Trouble sifting through the mire of endless possibilities, nostalgia traps, and serialized fluff that contemporary television viewing offers? Here are six surefire series worthy of your time, effort and, most importantly, your DVR.
March 9, WGN America
Executive-produced by Academy Award-winning musician John Legend, Underground is a high-intensity, emotional ride on the Underground Railroad. Set in 1857, Underground follows a group of slaves and their attempt to escape 600 miles from a Georgia plantation to freedom. Jurnee Smollett-Bell (Parenthood, Friday Night Lights) stars as Rosalee, alongside Christopher Meloni (Law & Order: SVU), Aldis Hodge (Leverage), and Adina Porter (True Blood).
And Then There Were None
March 13 and March 14, Lifetime
This mini-series, adapted from mystery queen Agatha Christie’s best-selling novel, earned rave reviews when it debuted across the pond last year in three installments. Now it comes stateside for a two-night TV movie, in which a group of eight strangers gather on a remote island. Of course, only one will leave alive. And what a group it is—Game of Thrones veterans Charles Dance and Burn Gorman star, along with Black Sails’ Toby Stephens and Sam Neill of Jurassic Park fame. And we get to watch them die one by one. Fun!
March 11, Netflix
Will Arnett’s first Netflix outing, BoJack Horseman, was a surprisingly deep and occasionally depressing “real-talk” comedy, considering that the cast consisted solely of colorful talking animals. It also just happened to be one of the best shows of 2015. Flaked, co-created by Mr. Arnett and Arrested Development creator Mitch Hurwitz, continues down that same “laugh to cover the sadness” path. Mr. Arnett stars as Chip, a recovering alcoholic prone to self-sabotage—whether that means falling in love with the object of his best friend’s desire or making the decision to live in a place like Venice Beach.
March 3, ABC
Jenna Bans is a graduate of the “School of Addicting Television,” a.k.a. under the tutelage of Shonda Rhimes. A former co-executive producer and writer on Grey’s Anatomy and Scandal, Ms. Bans tries her first hand at showrunning with The Family, ABC’s latest addition to Thursday nights. A politician’s son returns home decades after he was presumed dead. The more the family attempts to integrate the son they thought lost, the question becomes not where he has been, but if he’s even who he says he is. Three-time Oscar nominee Joan Allen stars.
Hap and Leonard
March 2, Sundance TV
Sundance TV has gathered a hell of a trio for this comedy noir set in the swamps of 1980s Louisiana. Ex-convict Hap (The Following‘s James Purefoy) and his gay Vietnam veteran best friend Leonard (The Wire‘s Michael Kenneth Williams) are pulled into a treasure hunt by Hap’s ex-wife Trudy, played by Mad Men’s Christina Hendricks. Full disclosure, I’d recommend almost anything that gets these three back onto television, but luckily the endlessly charming Hap and Leonard makes a case for itself.

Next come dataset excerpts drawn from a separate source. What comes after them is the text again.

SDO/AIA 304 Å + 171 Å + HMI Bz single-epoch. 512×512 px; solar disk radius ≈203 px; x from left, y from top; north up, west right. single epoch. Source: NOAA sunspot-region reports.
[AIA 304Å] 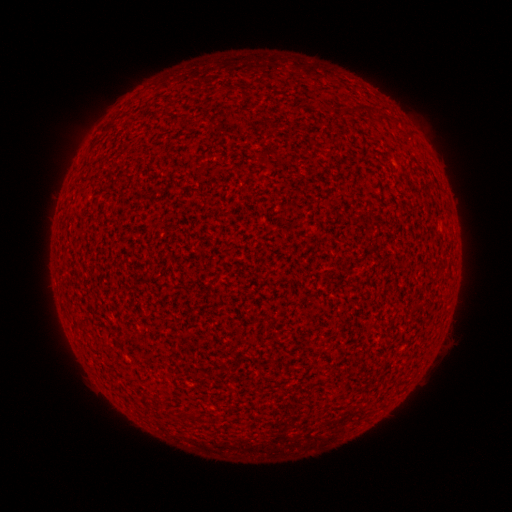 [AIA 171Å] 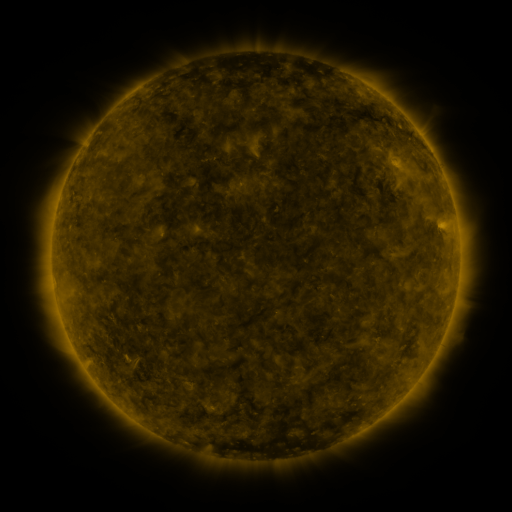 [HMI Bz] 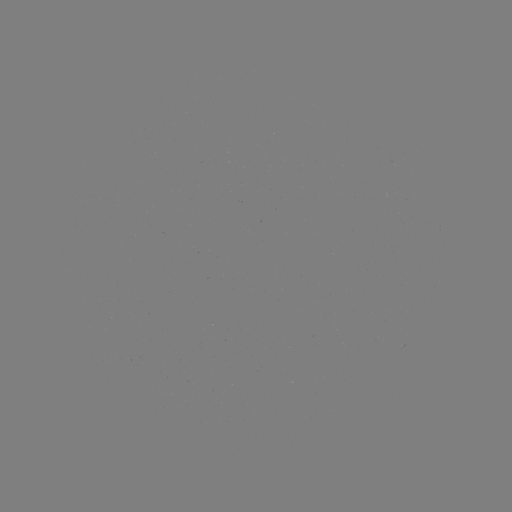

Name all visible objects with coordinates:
(none)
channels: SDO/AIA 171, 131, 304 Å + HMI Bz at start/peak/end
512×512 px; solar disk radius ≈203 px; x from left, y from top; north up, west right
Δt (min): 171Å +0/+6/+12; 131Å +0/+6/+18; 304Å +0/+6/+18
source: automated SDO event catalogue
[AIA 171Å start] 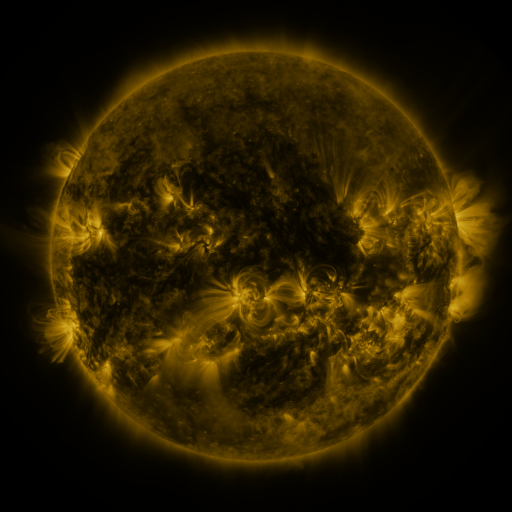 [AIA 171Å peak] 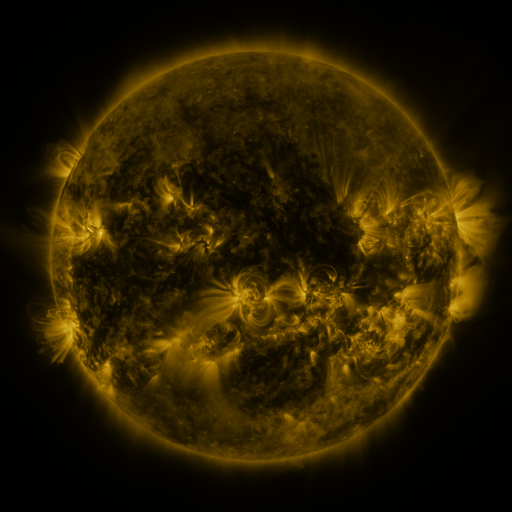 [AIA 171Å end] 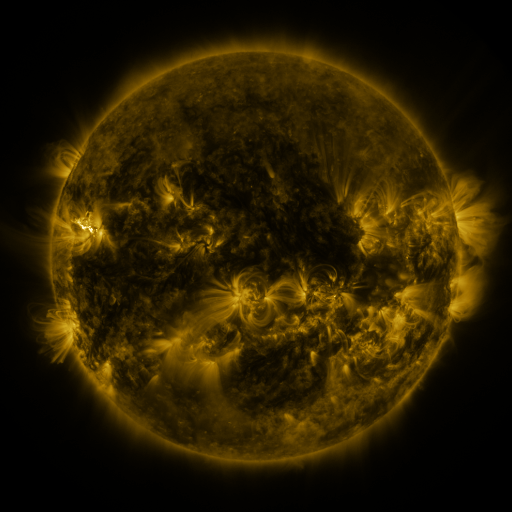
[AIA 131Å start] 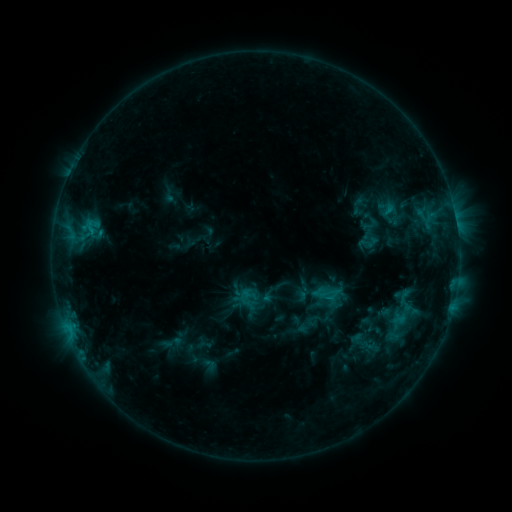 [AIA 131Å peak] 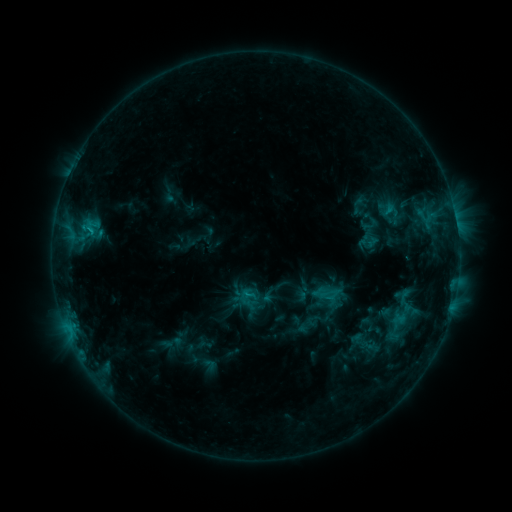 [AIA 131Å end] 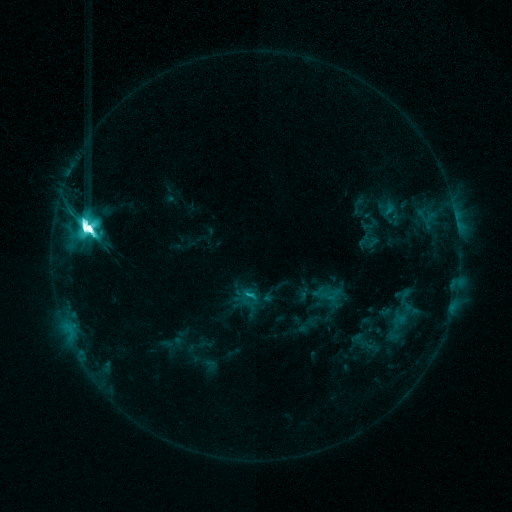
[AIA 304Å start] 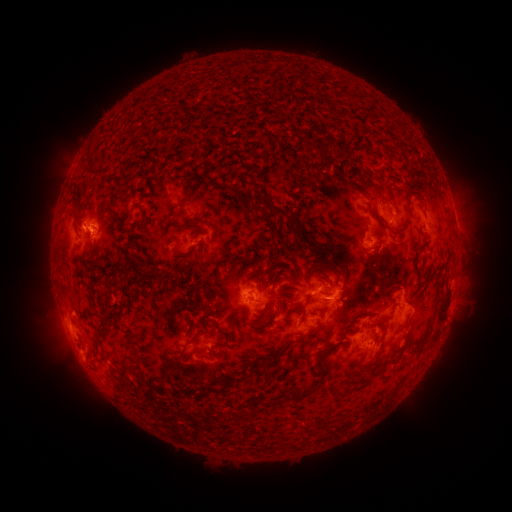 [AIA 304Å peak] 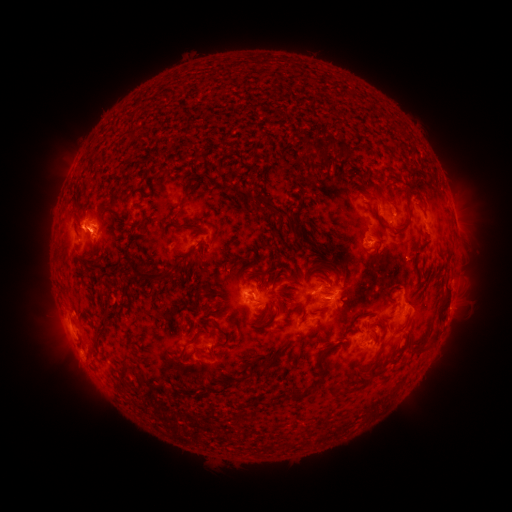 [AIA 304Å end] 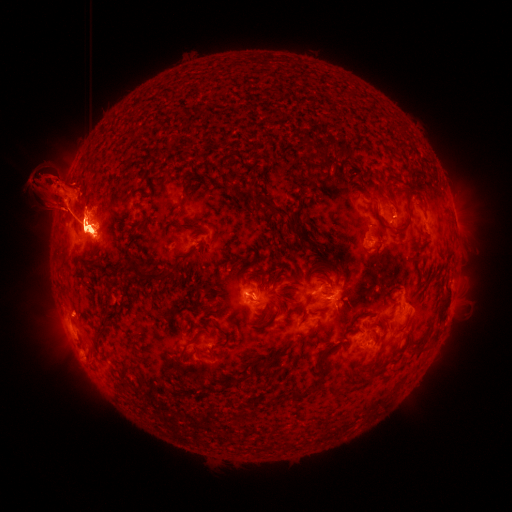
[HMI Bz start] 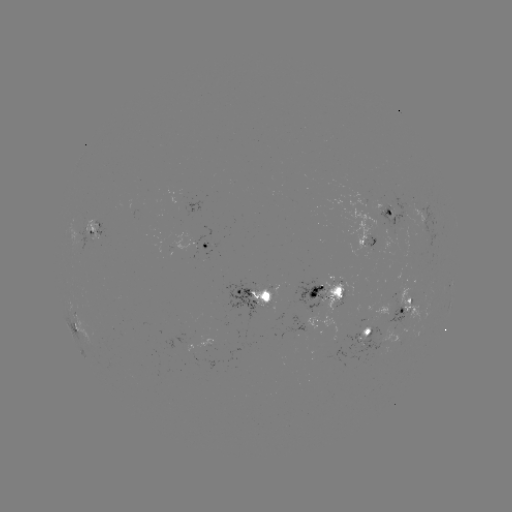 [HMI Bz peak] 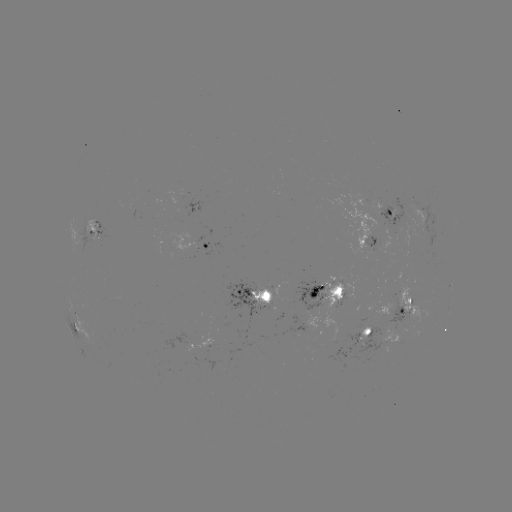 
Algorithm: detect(eruption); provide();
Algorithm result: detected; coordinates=[78, 221]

What do a preacher with God-like powers, an Irish vampire and a deformed man named Arseface have in common? They make up AMC’s crude, outlandish new series, adapted from the comic book series of the same name. Seth Rogen and Evan Goldberg developed and directed this decidedly dark tale that sees a preacher (Dominic Cooper) in the middle of a crisis of faith, who sets out to find some answers from the only one holding all the questions—God himself.